An affidavit filed by career Fish and Wildlife Service official John Rayfield spells out the government's case for searching Gibson property, as Reuters reported on August 25. The affidavit details a recent shipment of Indian ebony wood that was intercepted by Customs officials for possible Lacey Act violations and referred to the Fish and Wildlife Service. The Customs entry form listed California importer Luthier Mercantile International as the final destination for the shipment, when in fact, it was bound for Nashville for Gibson Guitars, according to the affidavit.
But that wasn't the only problem. The affidavit states that the Customs form falsely labeled the wood as veneer sheets and listed a false tariff code "to match the false description." The Indian export declaration also allegedly misrepresented the shipment, classifying it under the tariff code for finished parts of musical instruments. The reason this matters is that, according to the affidavit, veneer sheets (less than 6mm) and finished parts are legal to export under Indian law, but unfinished wood larger than 6mm is not. Juszkiewicz contends that the U.S. government has misinterpreted Indian law.
But rather than ascertain the facts, Fox has portrayed the case as an attack against Gibson Guitar's CEO Henry Juszkiewicz for his political leanings. In fact, Bret Baier, host of Fox News' Special Report has stated, "There is an element of politics here. The CEO of Gibson Guitars is a Republican who has donated to the Republican campaigns."

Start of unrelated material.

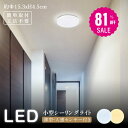 \スパセ大特価★81%OFFで593円★/LED コンパクト センサーライト コンセント 人感センサー 付き ライト 節電 自動点灯 明るさ 感知 夜間ライト 小型 薄型 常夜灯 補助灯 室内照明 室内 階段 玄関 廊下 転倒防止 安全 寝室 b-00018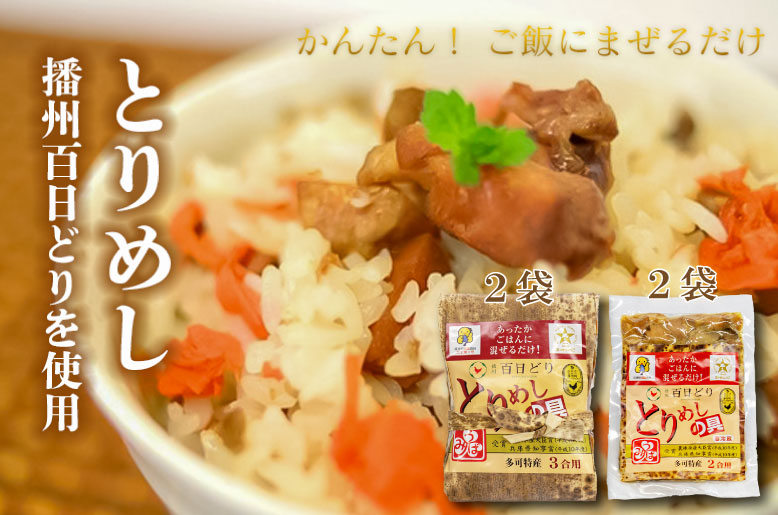 ひまわり とりめしの具 常温 レトルト 播州百日どり 鶏めし 鶏飯 混ぜご飯 ２合用 ３合用 簡単 五つ星ひょうご[131]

However, Juszkiewicz's political donations do not indicate that he is a major Republican donor.
The case has also been used as a platform to push GOP talking points on government regulations.
And now Roberts has determined that Gibson apparently did not violate the law. One wonders how he came to that reasoned opinion: Long hours of research into U.S. law? A trip to India to research Indian law on the subject? A close examination of the Fish and Wildlife Service affidavit?
Or is it just Fox's default position the Obama administration must be wrong, a position that is held by both its opinion and its supposedly "straight news" divisions?
Source: Media MattersMedia Matters discovered that Juszkiewicz was not a big Republican donor, took me three minutes, and yet Fox News labeled him as a donor to Republican campaigns and why the Obama Administration was after Gibson Guitars. More of the lies by Fox News to make Obama look bad?
Found this little gem about Fox News not being allowed in Canada from 2011 which speaks volumes about Fox News and the conservative pundits:
Fox News will not be moving into Canada after all! The reason: Canada regulators announced last week they would reject efforts by Canada's right wing Prime Minister, Stephen Harper, to repeal a law that forbids lying on broadcast news.The Prime Minster wanted to repeal a law forbidding lying on broadcast news? Why? So that they could bring in Fox News and the conservative pundits like Beck, Rush, and Hannity who tend to stretch the truth and at times outright lie. The bust of Churchill being returned to England by Obama lie comes to mind when it was only moved in the White House and replaced in the Oval Office with a bust of Lincoln. Bringing Fox News and the conservative pundits to broadcast stations is the only reason that I could think of because it doesn't make sense to repeal a law saying broadcast news people cannot lie on the air. If only that were true in the United States.